This week the
Federal Reserve Bank raised interest rates by a quarter of a percent or
25 basis points. This move comes after almost 8 years of rates near or
below zero, and signals new confidence in US and global economic growth.
Despite a rough 4th
quarter in 2015 spurred by uncertainty in Chinese economy and external
events like terrorism; The Fed feels the time for a rate hike has come.

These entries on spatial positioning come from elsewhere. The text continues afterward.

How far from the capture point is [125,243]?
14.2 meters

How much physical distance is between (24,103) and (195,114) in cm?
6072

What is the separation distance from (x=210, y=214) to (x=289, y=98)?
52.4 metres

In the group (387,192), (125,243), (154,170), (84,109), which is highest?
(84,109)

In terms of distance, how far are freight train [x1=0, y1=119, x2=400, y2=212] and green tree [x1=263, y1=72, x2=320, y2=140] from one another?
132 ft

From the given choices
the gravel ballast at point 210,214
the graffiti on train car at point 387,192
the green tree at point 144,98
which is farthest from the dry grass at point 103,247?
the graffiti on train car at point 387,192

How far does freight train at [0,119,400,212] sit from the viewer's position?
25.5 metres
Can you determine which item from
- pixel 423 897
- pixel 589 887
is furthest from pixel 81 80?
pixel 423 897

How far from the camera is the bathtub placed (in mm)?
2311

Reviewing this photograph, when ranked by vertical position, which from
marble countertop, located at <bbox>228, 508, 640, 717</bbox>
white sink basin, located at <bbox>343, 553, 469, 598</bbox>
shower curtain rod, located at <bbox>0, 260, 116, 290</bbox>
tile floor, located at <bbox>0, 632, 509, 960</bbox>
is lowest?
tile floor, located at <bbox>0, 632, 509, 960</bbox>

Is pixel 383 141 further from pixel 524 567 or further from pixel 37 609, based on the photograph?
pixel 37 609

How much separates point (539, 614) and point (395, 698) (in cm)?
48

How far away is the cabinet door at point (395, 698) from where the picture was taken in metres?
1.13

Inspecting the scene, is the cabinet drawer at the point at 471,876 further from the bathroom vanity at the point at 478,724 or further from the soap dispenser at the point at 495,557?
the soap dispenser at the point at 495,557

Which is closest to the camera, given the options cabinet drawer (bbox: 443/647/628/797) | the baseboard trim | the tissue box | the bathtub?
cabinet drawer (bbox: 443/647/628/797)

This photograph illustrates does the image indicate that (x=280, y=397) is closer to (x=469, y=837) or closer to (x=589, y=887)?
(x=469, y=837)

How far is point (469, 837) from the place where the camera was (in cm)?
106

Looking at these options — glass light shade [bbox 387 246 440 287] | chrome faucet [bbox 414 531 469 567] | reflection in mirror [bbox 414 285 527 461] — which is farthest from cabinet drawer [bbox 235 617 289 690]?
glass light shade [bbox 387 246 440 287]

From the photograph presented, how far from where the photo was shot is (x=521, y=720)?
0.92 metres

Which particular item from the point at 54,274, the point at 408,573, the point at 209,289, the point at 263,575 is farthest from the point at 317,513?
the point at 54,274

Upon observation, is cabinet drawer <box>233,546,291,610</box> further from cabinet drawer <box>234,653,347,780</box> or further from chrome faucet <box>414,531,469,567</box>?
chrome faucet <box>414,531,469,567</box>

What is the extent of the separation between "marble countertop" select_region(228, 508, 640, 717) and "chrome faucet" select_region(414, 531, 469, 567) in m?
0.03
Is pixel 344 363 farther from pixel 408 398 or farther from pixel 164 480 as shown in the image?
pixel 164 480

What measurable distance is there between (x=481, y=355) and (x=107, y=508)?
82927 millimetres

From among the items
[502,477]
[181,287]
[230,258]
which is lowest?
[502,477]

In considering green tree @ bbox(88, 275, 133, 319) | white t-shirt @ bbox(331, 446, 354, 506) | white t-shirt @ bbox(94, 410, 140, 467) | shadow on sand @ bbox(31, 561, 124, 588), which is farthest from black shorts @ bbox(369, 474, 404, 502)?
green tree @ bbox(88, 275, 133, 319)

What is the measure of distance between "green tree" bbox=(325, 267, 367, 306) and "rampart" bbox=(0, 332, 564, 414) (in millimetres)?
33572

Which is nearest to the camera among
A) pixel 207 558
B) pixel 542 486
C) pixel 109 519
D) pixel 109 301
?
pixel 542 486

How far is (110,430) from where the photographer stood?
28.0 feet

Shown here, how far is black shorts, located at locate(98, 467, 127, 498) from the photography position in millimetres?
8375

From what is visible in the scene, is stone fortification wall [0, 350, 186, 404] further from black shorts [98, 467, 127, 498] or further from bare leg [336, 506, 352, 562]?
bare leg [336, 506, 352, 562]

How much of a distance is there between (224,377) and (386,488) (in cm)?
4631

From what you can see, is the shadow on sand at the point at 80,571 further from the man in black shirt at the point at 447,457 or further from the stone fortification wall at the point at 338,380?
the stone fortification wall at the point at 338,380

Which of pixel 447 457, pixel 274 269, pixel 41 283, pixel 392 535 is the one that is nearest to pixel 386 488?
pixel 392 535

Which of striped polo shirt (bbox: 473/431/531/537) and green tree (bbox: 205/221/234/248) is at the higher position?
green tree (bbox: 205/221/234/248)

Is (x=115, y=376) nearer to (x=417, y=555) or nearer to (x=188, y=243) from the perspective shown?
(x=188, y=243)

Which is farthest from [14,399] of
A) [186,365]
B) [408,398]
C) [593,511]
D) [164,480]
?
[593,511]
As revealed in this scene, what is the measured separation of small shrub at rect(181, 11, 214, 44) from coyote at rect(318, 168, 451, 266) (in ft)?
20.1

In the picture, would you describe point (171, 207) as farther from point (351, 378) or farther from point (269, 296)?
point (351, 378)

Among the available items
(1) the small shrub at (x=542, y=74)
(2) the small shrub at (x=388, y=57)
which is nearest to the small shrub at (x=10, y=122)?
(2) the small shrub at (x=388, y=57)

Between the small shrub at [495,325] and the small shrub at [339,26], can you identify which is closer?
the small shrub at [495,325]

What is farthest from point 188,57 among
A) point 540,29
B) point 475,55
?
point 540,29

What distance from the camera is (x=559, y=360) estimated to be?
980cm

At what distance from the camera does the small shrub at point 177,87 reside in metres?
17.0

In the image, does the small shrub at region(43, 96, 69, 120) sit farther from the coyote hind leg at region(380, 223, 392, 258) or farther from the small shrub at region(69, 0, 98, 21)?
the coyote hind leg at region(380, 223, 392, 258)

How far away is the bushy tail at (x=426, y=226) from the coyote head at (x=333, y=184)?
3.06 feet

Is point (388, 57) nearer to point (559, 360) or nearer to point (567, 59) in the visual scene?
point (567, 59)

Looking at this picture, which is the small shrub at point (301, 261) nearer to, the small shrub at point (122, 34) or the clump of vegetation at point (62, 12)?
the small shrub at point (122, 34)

US unemployment has held at 5% helped by steady job growth over the last
few months including 211,000 new jobs in November, just short of the 12
month average of 237,000.
The rate hike means
that regional and local banks will now have to pay more for the cash
that they borrow and at the end of the day this affects consumers. One
reason consumers may feel the sting is that despite banks charging
higher rates, they are not paying out higher rates on savings or
retirement accounts. This is a trend that we have seen in Europe as well
and is upsetting for who rely on bank interest to grow their money.
With the rate hike
set to shake things up in the domestic and global markets, the question
remains: how will the hike affect the Real Estate industry? Often it is
said that Real Estate is a Local business so, the Fed's move may seem
irrelevant, but the effects may be more subtle than expected.
Fixed mortgage rates
should not see a radical departure from their current place between
3.75 and 4.25 for 15 and 30 year mortgages respectably. Variable rate
mortgages on the other hand will be more reactive.Variable rates are
likely to rise as the rest of the short term credit sector's rates do as
well. This means auto-loans and credit cards are sure to rise as banks
scramble to adjust.
Since fixed
mortgages are tied to the bond market, their rates will change more
slowly and real evidence of whether or not they will make a departure
from their current position will only be evident after the first quarter
of 2016. Despite this, savvy investors may consider refinancing soon to
insure a lower rate. With the mortgage rates bound to move slowly
though, home buyers will likely see no more than 3 to 4 hundredths of a
percent increase in their total amortized mortgage cost.
Nervous you may have
missed the boat to buy refinance? Fear not. The upcoming spring market
will be a fervent one with sellers bringing their homes back on the
market after the cold months and with Fed hike ramifications likely not
taking effect until later in the year.